Interlocking puzzle pieces set on the tops of buildings, indicating an acquisition

Zuora to Acquire Zephr for $44M in Cash

An additional $6M could be paid out if certain ARR growth objectives are met

Last week, subscription management platform Zuora announced they will acquire Zephr for $44 million in cash upon the closing of the deal. If the company reaches certain ARR growth objectives by the end of Zuora’s fiscal year, additional earnout consideration of up to $6 million could also be part of the deal. Zuora stated in the announcement they believe Zephr will contribute about $5 million to Zuora’s annual recurring revenue and $2 million in subscription revenue. The deal is subject to customary regulatory approvals and closing conditions and is expected to close early next month.

About Zuora

Zuora is a cloud-based subscription management platform that processes nearly 9 billion requests each month that utilize the company’s identity management, intelligent trials, dynamic paywalls, entitlements management, and decision engine tools. Along with data from Zuora’s billing, collect and revenue systems, the company processes tens of billions of transaction volume every quarter.

About Zephr

Founded in 2018, Zephr is a subscription experience platform that works with global digital publishing and media companies, including News Corp, McClatchy and Bauer. They are already partnering with Zuora and have some shared clients, and this acquisition will allow Zuora to expand their suite of products serving the subscription industry and further help their clients drive subscriber conversion, retention and growth.

Zuora and Zephr logos displayed on white background
Source: Zuora

CEO comments

“The winners in the media industry are those continuously innovating around new services, bundles, and offers. And where the media industry goes, other industries will follow,” said Tien Tzuo, founder and CEO of Zuora in an August 24, 2022 news release. “This is what combining Zuora and Zephr is about.

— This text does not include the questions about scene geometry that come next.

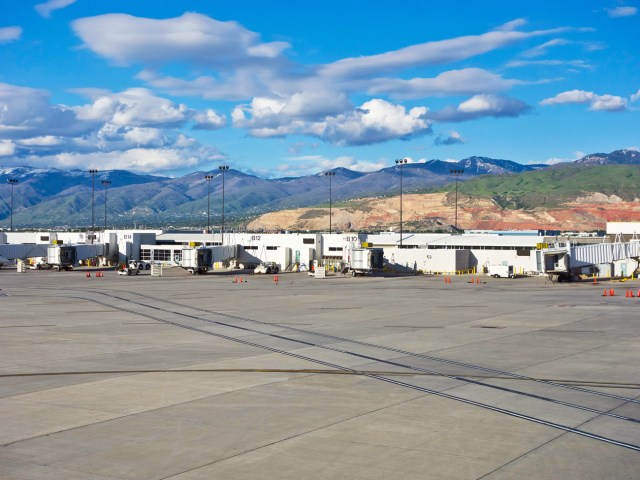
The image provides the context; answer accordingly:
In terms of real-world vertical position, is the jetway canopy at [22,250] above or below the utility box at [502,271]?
above

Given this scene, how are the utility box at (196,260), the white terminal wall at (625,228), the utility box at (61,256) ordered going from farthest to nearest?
the white terminal wall at (625,228)
the utility box at (61,256)
the utility box at (196,260)

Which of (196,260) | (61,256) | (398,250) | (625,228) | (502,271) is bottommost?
(502,271)

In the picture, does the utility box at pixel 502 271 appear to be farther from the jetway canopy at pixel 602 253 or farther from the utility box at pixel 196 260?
the utility box at pixel 196 260

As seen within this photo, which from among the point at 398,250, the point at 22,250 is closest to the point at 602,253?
the point at 398,250

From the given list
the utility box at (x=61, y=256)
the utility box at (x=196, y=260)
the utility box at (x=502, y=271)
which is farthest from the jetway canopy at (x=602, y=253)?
the utility box at (x=61, y=256)

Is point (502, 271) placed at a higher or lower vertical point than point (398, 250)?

We’re thrilled to welcome our fellow ZEOs into the family.”

Zephr co-founder and CEO James Henderson also commented on the acquisition.

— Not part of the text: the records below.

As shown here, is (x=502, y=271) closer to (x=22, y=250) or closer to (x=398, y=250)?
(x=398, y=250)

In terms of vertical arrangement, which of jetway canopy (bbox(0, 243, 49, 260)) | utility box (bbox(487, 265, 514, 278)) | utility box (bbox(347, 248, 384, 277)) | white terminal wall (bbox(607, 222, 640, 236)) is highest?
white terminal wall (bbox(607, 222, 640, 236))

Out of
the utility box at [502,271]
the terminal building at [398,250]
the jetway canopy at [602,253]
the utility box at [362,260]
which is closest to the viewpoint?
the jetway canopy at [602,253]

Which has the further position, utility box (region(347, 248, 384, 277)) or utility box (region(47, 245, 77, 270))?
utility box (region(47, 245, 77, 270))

“Our focus has been on giving our customers the agility they need to deliver the experiences that modern customers expect – it starts from the first digital interaction, to conversion, to renewal,” said Henderson. “It was a clear decision to join Zuora to accelerate where our platform is headed, and empower all of our customers to nurture and monetize their subscriber relationships.”

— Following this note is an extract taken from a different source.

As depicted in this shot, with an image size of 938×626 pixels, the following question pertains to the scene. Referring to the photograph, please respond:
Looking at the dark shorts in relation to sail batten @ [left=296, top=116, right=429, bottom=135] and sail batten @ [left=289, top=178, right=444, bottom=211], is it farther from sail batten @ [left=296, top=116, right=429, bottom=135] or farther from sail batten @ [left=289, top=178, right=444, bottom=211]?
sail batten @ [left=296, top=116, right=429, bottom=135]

Zuora’s second-quarter financials

For the second quarter of fiscal year 2023, Zuora reported the following highlights:

  • Total revenue was $98.8 million, a 14% increase year-over-year.
  • Subscription revenue was $83.8 million, a 17% increase year-over-year, and nearly 85% of total revenue.
  • GAAP net loss for the quarter ended July 31, 2022 was $29.9 million, or $0.23 per share.
  • Zuora reported that it has 745 clients with annual contract value over $100,000.
  • Annual recurring revenue for the quarter was $337.6 million, compared to $280.2 million for the same quarter last year.
  • The company ended the quarter with $449 million in cash and cash equivalents.

Third-quarter outlook

Zuora provided the following outlook for the third quarter:

  • Subscription revenue between $85.5 million and $86.5 million
  • Professional services revenue between $14.0 million and $15.0 million
  • Total revenue between $99.5 million and $101.5 million
  • Non-GAAP loss from operations between $(2.5) million and $(1.5) million
  • Non-GAAP net loss per share between $(0.06) and $(0.05)

Insider Take

This is a sweet deal for Zuora and Zephr. Because they have already partnered before, and they share some clients, they know each other well enough to know how their products and services complement each other. Zephr is strong in the media and publishing space, which is one of Zuora’s key verticals. This will help Zuora better serve clients in that space as well as expand its product suite to serve other industries. This is an exciting match. We look forward to seeing the acquisition as it evolves.